-- What the exercise asks --
Reproduce the whole listing below line for line, keeping every character unchanged.

-- Exercise input --
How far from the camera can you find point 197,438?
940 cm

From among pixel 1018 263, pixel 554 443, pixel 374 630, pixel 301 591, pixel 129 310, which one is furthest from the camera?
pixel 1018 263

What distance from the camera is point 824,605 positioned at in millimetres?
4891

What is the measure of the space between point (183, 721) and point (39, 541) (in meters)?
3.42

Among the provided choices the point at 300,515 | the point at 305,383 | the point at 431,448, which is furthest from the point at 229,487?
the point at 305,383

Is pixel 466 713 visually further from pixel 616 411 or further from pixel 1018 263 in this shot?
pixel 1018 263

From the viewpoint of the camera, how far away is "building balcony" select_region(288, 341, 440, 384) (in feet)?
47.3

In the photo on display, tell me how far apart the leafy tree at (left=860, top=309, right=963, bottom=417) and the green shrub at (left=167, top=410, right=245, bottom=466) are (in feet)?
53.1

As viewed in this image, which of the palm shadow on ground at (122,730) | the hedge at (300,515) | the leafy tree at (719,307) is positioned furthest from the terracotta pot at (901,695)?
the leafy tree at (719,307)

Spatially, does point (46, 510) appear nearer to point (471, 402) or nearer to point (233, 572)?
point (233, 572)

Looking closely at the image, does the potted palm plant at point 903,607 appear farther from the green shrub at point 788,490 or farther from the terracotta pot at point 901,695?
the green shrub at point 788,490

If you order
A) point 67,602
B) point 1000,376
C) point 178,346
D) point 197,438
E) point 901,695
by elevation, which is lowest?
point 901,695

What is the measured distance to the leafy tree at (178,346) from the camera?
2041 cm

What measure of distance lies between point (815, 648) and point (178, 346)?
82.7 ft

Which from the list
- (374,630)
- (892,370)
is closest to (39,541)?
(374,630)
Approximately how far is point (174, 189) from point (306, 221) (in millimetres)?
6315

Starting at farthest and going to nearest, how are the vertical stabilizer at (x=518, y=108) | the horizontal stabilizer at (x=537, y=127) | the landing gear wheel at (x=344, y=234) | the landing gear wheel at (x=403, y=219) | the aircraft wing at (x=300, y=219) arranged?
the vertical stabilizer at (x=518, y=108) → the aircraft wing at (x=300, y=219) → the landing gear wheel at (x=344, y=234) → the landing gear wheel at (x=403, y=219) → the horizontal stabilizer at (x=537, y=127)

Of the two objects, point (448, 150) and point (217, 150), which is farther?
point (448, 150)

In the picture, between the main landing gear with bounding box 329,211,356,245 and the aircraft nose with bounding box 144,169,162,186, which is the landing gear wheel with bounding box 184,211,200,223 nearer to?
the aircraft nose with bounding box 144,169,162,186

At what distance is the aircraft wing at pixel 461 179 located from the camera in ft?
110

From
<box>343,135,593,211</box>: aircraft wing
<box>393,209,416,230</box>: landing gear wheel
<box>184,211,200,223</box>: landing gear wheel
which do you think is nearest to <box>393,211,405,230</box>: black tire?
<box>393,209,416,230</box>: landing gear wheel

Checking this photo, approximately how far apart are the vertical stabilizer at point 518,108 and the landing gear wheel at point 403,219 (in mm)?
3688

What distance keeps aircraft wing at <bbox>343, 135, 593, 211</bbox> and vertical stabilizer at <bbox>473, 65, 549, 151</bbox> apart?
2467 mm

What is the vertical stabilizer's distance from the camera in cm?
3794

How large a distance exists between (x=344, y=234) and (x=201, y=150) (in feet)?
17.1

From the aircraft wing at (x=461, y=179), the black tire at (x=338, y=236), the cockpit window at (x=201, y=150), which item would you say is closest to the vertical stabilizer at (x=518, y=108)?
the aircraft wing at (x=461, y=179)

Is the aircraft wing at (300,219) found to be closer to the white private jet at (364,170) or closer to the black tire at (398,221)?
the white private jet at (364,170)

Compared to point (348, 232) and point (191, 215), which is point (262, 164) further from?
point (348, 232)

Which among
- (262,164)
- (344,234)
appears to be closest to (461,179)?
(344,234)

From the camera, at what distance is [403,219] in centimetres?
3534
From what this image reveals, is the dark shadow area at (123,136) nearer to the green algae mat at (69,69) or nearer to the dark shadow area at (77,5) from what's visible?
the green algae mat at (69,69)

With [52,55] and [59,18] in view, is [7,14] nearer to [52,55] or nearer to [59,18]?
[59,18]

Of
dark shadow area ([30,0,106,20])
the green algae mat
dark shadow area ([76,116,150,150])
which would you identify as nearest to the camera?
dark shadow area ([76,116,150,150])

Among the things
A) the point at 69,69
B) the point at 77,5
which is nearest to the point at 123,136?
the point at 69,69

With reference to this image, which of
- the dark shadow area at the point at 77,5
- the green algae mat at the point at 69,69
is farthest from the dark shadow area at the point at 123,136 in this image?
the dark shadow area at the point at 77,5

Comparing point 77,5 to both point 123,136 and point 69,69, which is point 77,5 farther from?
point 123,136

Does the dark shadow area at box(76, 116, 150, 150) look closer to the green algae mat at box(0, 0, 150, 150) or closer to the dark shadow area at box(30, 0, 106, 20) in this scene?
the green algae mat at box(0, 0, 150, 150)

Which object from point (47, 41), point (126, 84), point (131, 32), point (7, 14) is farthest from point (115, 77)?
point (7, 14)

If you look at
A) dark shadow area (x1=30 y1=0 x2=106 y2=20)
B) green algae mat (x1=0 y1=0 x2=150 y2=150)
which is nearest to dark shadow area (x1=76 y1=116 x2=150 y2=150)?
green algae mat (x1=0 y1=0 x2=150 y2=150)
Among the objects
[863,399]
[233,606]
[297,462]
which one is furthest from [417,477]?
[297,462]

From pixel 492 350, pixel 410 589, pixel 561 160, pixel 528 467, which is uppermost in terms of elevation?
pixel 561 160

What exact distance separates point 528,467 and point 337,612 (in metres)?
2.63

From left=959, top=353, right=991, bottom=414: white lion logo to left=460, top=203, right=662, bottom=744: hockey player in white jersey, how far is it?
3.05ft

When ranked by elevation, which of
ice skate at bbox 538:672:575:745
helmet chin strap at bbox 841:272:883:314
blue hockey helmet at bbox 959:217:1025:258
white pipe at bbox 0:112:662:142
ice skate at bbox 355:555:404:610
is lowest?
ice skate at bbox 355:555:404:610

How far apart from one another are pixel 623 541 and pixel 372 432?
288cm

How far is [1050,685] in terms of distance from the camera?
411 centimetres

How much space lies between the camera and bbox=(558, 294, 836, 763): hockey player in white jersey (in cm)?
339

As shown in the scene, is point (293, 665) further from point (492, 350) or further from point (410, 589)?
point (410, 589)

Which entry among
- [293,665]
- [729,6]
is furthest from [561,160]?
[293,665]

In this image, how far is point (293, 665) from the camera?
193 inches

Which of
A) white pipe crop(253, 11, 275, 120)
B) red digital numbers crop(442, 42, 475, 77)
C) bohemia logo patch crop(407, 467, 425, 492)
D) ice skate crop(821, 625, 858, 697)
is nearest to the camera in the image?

-- Reply to the task --
How far from the camera can you find point 197,438?
940 cm

From among pixel 1018 263, pixel 554 443, pixel 374 630, pixel 301 591, pixel 129 310, which one is furthest from the camera?
pixel 1018 263

What distance from the camera is point 824,605 positioned at in millimetres?
4891

What is the measure of the space between point (183, 721) and point (39, 541) (in meters)?
3.42

Among the provided choices the point at 300,515 | the point at 305,383 | the point at 431,448, which is furthest from the point at 229,487?
the point at 305,383

Is pixel 466 713 visually further from pixel 616 411 or further from pixel 1018 263 in this shot?
pixel 1018 263

From the viewpoint of the camera, how far away is "building balcony" select_region(288, 341, 440, 384) (in feet)?
47.3

In the photo on display, tell me how far apart the leafy tree at (left=860, top=309, right=963, bottom=417) and the green shrub at (left=167, top=410, right=245, bottom=466) are (in feet)?
53.1

As viewed in this image, which of the palm shadow on ground at (122,730) | the hedge at (300,515) | the leafy tree at (719,307) is positioned furthest from the terracotta pot at (901,695)?
the leafy tree at (719,307)

Spatially, does point (46, 510) appear nearer to point (471, 402) or nearer to point (233, 572)?
point (233, 572)

Looking closely at the image, does the potted palm plant at point 903,607 appear farther from the green shrub at point 788,490 or farther from the terracotta pot at point 901,695?
the green shrub at point 788,490

If you order
A) point 67,602
B) point 1000,376
C) point 178,346
D) point 197,438
E) point 901,695
by elevation, which is lowest?
point 901,695

What is the measured distance to the leafy tree at (178,346) from the camera?
2041 cm

What measure of distance lies between point (815, 648) and point (178, 346)?
82.7 ft

Which from the list
- (374,630)
- (892,370)
is closest to (39,541)?
(374,630)
Approximately how far is point (174, 189) from point (306, 221) (in millimetres)?
6315

Starting at farthest and going to nearest, how are the vertical stabilizer at (x=518, y=108) | the horizontal stabilizer at (x=537, y=127) | the landing gear wheel at (x=344, y=234) | the landing gear wheel at (x=403, y=219) | the aircraft wing at (x=300, y=219) arranged?
the vertical stabilizer at (x=518, y=108) → the aircraft wing at (x=300, y=219) → the landing gear wheel at (x=344, y=234) → the landing gear wheel at (x=403, y=219) → the horizontal stabilizer at (x=537, y=127)

Of the two objects, point (448, 150) and point (217, 150), which is farther?
point (448, 150)

In the picture, between the main landing gear with bounding box 329,211,356,245 and the aircraft nose with bounding box 144,169,162,186, which is the landing gear wheel with bounding box 184,211,200,223 nearer to?
the aircraft nose with bounding box 144,169,162,186

At what distance is the aircraft wing at pixel 461 179 located from the camera in ft?
110

From
<box>343,135,593,211</box>: aircraft wing
<box>393,209,416,230</box>: landing gear wheel
<box>184,211,200,223</box>: landing gear wheel
which do you think is nearest to <box>393,211,405,230</box>: black tire?
<box>393,209,416,230</box>: landing gear wheel

Checking this photo, approximately how far apart are the vertical stabilizer at point 518,108 and the landing gear wheel at point 403,219 (in mm)?
3688

What distance keeps aircraft wing at <bbox>343, 135, 593, 211</bbox> and vertical stabilizer at <bbox>473, 65, 549, 151</bbox> apart?
2467 mm

What is the vertical stabilizer's distance from the camera in cm?
3794

How large a distance exists between (x=344, y=234) and (x=201, y=150) (in feet)?
17.1

From the aircraft wing at (x=461, y=179), the black tire at (x=338, y=236), the cockpit window at (x=201, y=150), which item would you say is closest to the vertical stabilizer at (x=518, y=108)?
the aircraft wing at (x=461, y=179)

Is the aircraft wing at (300,219) found to be closer to the white private jet at (364,170) or closer to the black tire at (398,221)?
the white private jet at (364,170)

Compared to point (348, 232) and point (191, 215), which is point (262, 164) further from?
point (348, 232)

Which among
- (262,164)
- (344,234)
appears to be closest to (461,179)?
(344,234)

From the camera, at what distance is [403,219] in centimetres?
3534
From what this image reveals, is the dark shadow area at (123,136) nearer to the green algae mat at (69,69) or nearer to the dark shadow area at (77,5) from what's visible?
the green algae mat at (69,69)

With [52,55] and [59,18] in view, is [7,14] nearer to [52,55] or nearer to [59,18]?
[59,18]

Of
dark shadow area ([30,0,106,20])
the green algae mat
dark shadow area ([76,116,150,150])
which would you identify as nearest to the camera?
dark shadow area ([76,116,150,150])

Among the things
A) the point at 69,69
B) the point at 77,5
which is nearest to the point at 123,136?
the point at 69,69

With reference to this image, which of
- the dark shadow area at the point at 77,5
- the green algae mat at the point at 69,69
is farthest from the dark shadow area at the point at 123,136 in this image?
the dark shadow area at the point at 77,5

Comparing point 77,5 to both point 123,136 and point 69,69, which is point 77,5 farther from?
point 123,136

Does the dark shadow area at box(76, 116, 150, 150) look closer to the green algae mat at box(0, 0, 150, 150) or closer to the dark shadow area at box(30, 0, 106, 20) in this scene?
the green algae mat at box(0, 0, 150, 150)

Which object from point (47, 41), point (126, 84), point (131, 32), point (7, 14) is farthest from point (115, 77)?
point (7, 14)

If you look at
A) dark shadow area (x1=30 y1=0 x2=106 y2=20)
B) green algae mat (x1=0 y1=0 x2=150 y2=150)
which is nearest to dark shadow area (x1=76 y1=116 x2=150 y2=150)?
green algae mat (x1=0 y1=0 x2=150 y2=150)
Among the objects
[863,399]
[233,606]
[297,462]
which one is furthest from [417,477]?
[297,462]

From pixel 492 350, pixel 410 589, pixel 561 160, pixel 528 467, which is uppermost in terms of elevation?
pixel 561 160

What exact distance separates point 528,467 and point 337,612 (in metres)?
2.63

From left=959, top=353, right=991, bottom=414: white lion logo to left=460, top=203, right=662, bottom=744: hockey player in white jersey, how far is it?
3.05ft

When ranked by elevation, which of
ice skate at bbox 538:672:575:745
helmet chin strap at bbox 841:272:883:314
blue hockey helmet at bbox 959:217:1025:258
white pipe at bbox 0:112:662:142
ice skate at bbox 355:555:404:610
is lowest?
ice skate at bbox 355:555:404:610

How far apart from one another are pixel 623 541 and pixel 372 432?
288cm

How far is [1050,685] in terms of distance from the camera?
411 centimetres

How much space lies between the camera and bbox=(558, 294, 836, 763): hockey player in white jersey (in cm)?
339

As shown in the scene, is point (293, 665) further from point (492, 350) or further from point (410, 589)?
point (410, 589)

Which entry among
- [293,665]
- [729,6]
is furthest from [561,160]?
[293,665]

In this image, how far is point (293, 665) from the camera?
193 inches

Which of
A) white pipe crop(253, 11, 275, 120)
B) red digital numbers crop(442, 42, 475, 77)
C) bohemia logo patch crop(407, 467, 425, 492)
D) ice skate crop(821, 625, 858, 697)
is nearest to the camera in the image?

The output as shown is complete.